What you are asked to do
Change every "green shrub" in the data below to "green bush", then write out all the data again with nothing else altered and the pictures left out.

Data listing

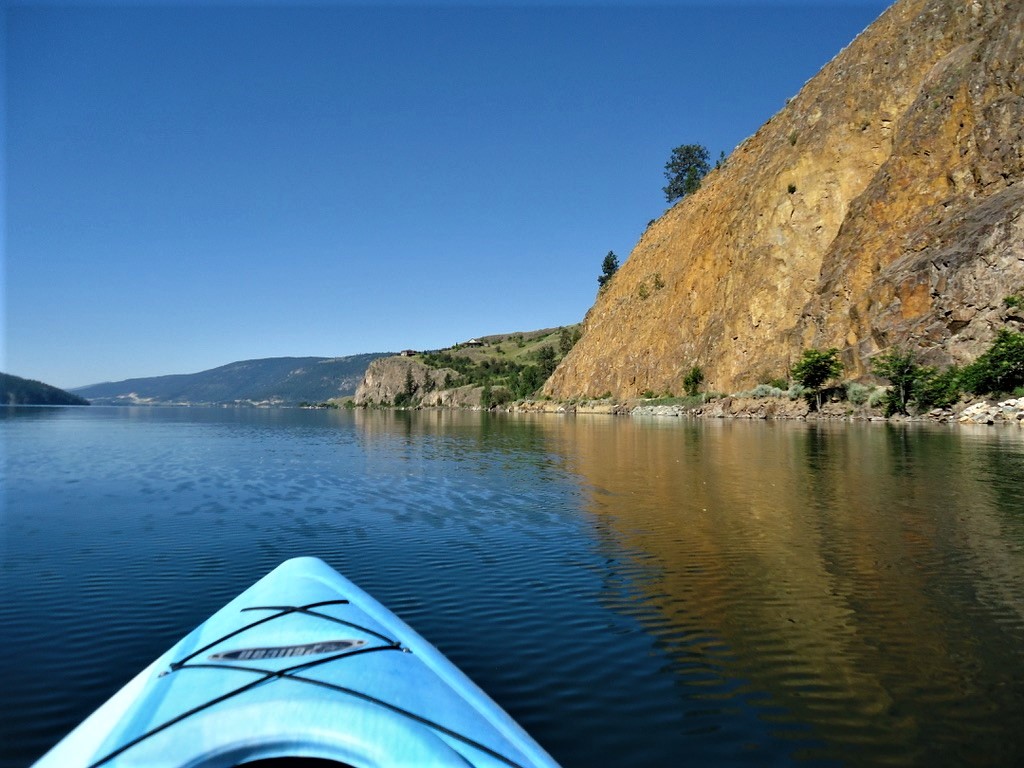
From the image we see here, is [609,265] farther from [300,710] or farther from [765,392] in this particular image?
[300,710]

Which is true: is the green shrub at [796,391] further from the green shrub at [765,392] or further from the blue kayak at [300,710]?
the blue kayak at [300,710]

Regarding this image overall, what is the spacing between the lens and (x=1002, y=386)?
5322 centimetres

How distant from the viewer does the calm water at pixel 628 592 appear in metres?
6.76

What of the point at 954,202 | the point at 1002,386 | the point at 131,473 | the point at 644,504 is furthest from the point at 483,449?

Correct output
From the image we see here, is [609,265] farther from [300,710] or farther from [765,392] in this particular image?
[300,710]

Which is true: is the green bush at [796,391] further from the green bush at [765,392] or further from the blue kayak at [300,710]?
the blue kayak at [300,710]

Regarding this image overall, what is the spacing between the lens and (x=1002, y=386)?
5322 centimetres

How distant from the viewer does the calm water at pixel 628 592 appear in metres?
6.76

What of the point at 954,202 | the point at 1002,386 | the point at 131,473 | the point at 644,504 is furthest from the point at 483,449?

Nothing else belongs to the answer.